Quoted passage:
○ ○ ○ ○

The isostatic gravity anomalies computed for the eastern part of the Russian Arctic zone [26] are shown in Figure 3. They can be considered as the main “geological” reduction of the observed gravity field [28].

3.1.3. Decompensative Gravity Anomalies

The isostatic gravity anomalies can be successfully used for studying only relatively small (in a horizontal direction) structures of the crust. For large structures, their gravity effect can be again significantly reduced due to the isostatic compensation [31]. For the extended structures (300–400 km and more), this decrease can be even about one order of magnitude [32]. To eliminate this effect [31,33] suggested estimating the decompensative gravity correction.

This correction (Δg_dc) can be estimated following [34]:

$$∆g_{dc}\left(k_x,k_y\right)=\frac{1}{exp\left(k·M\right)/C-1}∆g_i\left(k_x,k_y\right),$$

(4)

where ∆g_i is the isostatic anomalies. This correction eliminates, to a large extent, the gravity field of compensation of the unknown density anomalies in the upper crust.

Unfortunately, the decompensative correction increases to infinity with increasing of the wavelength. The authors of [31] suggested introducing an upper limit for the size of the corrected anomaly. The maximum wavelength (λ₀ = 1500 km) is set following extended numerical tests [32,34]. A sum of the isostatic anomalies and the decompensative correction provides the decompensative gravity anomalies (Figure 4). This field chiefly shows density anomalies within the upper-mid crust. In particular, the negative anomalies largely represent the effect of sedimentary basins in the region, and many of them are still unknown [26].

3.2. Structure of the Sedimentary Basins in the Eastern Part of the Russian Arctic Zone

The available data pertaining to the structural configuration and evolutionary history of several sedimentary basins in the Arctic region of Russia are currently inadequate, particularly with regard to the eastern segment. In contrast to the central and western regions, which host significant reserves of oil and gas [35], the subterranean structure of the sedimentary basins in the eastern region is largely unexplored. Consequently, the region has been designated for investigation using the recently developed decompensative gravity anomalies method [34]. The majority of sedimentary basins in this zone are identified by low thickness, which can be attributed to a relatively brief sedimentation period in the passive continental margins or intermontane depressions [36]. The most profound sedimentary basins in this vicinity are associated with grabens that extend to the Arctic shelf and were established on Late Mesozoic and Cenozoic foundations.

The approach based on decompensative gravity anomalies is described in Section 3.1. It was applied to the area from 135° to 190° E and 65° to 74° N (their locations are shown in Figure 5). The negative decompensative anomalies (Figure 4) were processed to determine the thickness of sediments, assuming appropriate density–depth relations for each basin [26]. This analysis revealed new features of the sedimentary basins related to their thickness and density, compared to the initial sedimentary cover model (Figure 5a), which included several sources [37,38,39] (only relatively deep basins with a sedimentary cover thickness of more than 0.5 km were analyzed). These sedimentary basins exhibit distinct phases of geological transformation, formed during various geological epochs (ranging from the Middle and Late Mesozoic to the Cenozoic) and in differing geological contexts. We present a concise overview of the geological structure of these basins; further elaboration can be found in [26].

○ ○ ○ ○

Lines on spatial positioning:
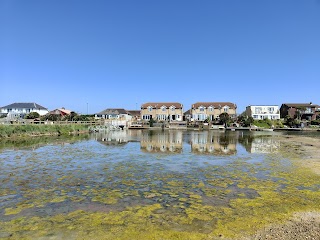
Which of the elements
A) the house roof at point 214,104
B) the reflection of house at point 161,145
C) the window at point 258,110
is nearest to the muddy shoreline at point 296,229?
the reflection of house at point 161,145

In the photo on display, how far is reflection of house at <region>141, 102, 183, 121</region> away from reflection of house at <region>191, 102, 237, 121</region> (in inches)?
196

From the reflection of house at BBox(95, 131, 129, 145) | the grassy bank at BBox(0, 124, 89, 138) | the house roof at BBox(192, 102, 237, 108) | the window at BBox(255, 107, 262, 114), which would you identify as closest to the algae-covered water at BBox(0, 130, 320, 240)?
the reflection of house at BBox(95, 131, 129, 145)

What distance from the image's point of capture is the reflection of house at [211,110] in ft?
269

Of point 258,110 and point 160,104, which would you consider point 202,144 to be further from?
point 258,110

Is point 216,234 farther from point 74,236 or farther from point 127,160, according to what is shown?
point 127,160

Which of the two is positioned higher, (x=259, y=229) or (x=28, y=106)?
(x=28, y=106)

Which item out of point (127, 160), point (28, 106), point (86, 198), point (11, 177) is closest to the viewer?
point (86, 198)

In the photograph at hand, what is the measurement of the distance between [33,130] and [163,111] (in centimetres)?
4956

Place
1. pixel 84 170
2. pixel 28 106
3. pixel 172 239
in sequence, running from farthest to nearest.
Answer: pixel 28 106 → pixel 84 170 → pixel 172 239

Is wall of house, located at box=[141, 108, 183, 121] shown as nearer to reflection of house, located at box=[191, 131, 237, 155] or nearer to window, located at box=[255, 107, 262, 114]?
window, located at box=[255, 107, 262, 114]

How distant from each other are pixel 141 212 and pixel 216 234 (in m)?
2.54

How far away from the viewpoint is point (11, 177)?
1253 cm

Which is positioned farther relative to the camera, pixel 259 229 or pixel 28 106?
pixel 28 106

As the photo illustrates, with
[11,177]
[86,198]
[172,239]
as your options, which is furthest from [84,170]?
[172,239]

○ ○ ○ ○

Problems and tasks:
1. Could you repeat, word for word, the stretch of the passage on Arctic gravity anomalies from "where ∆g_i is" through "still unknown [26]."?
2. Could you pick up the passage on Arctic gravity anomalies where it stops and carry it forward?
These lines are separate material, apart from the passage on Arctic gravity anomalies.

Per-task outputs:
1.
where ∆g_i is the isostatic anomalies. This correction eliminates, to a large extent, the gravity field of compensation of the unknown density anomalies in the upper crust.

Unfortunately, the decompensative correction increases to infinity with increasing of the wavelength. The authors of [31] suggested introducing an upper limit for the size of the corrected anomaly. The maximum wavelength (λ₀ = 1500 km) is set following extended numerical tests [32,34]. A sum of the isostatic anomalies and the decompensative correction provides the decompensative gravity anomalies (Figure 4). This field chiefly shows density anomalies within the upper-mid crust. In particular, the negative anomalies largely represent the effect of sedimentary basins in the region, and many of them are still unknown [26].

2.
The Primorsk basin is situated in the East Siberian lowland [36,40] and partly on the Arctic shelf (Figure 4). The sedimentary cover of this basin has been the subject of various studies and is found to vary significantly. West of the Primorsk basin lies the Tastakh basin, which, according to [41], is the marginal part of a larger depression, predominantly situated offshore. The sedimentary cover of the Tastakh basin comprises the Upper Mesozoic and Cenozoic (Paleogene–Neogene–Quaternary) strata. Another basin that is a part of the Arctic shelf is the Chauna Basin. It appeared in the Early Cretaceous [42] on the folded Early Mesozoic basement. Different ideas about the origin of this basin were formulated [36,40,43]. The sediments are represented by 2.2–2.5 km Upper Jurassic and Lower Cretaceous molasses and volcanogenic rocks [42].

The Penzhin Basin is situated within the Cenozoic fold belt segment, with its basement comprising Paleozoic and Mesozoic rocks. The sedimentary fill is composed of volcanic rocks ranging from Late Cretaceous to Cenozoic age. The Pustorets Basin is a depression situated on the west coast of northern Kamchatka, extending offshore. It measures 450 km in length and 50–100 km in width and rests on a Cretaceous folded basement. The sediments that fill the basin are of Cenozoic age. The uppermost part of the Cenozoic section comprises Oligocene–Miocene sediments, mostly consisting of sandstones and conglomerates with a thickness of up to 2.5 km. Finally, the Anadyr Basin, situated in the far eastern part of the study area, was created during the Late Mesozoic and Early Cenozoic periods, through the collision of the South Anyui Ocean in the convergence zones of different ages along the Asia continental margin and the Pacific Ocean plate. The basement of the basin was formed during the Late Cretaceous (Albian–Cenomanian) orogeny. The sedimentary cover’s evolutionary history can be divided into three phases:

(1)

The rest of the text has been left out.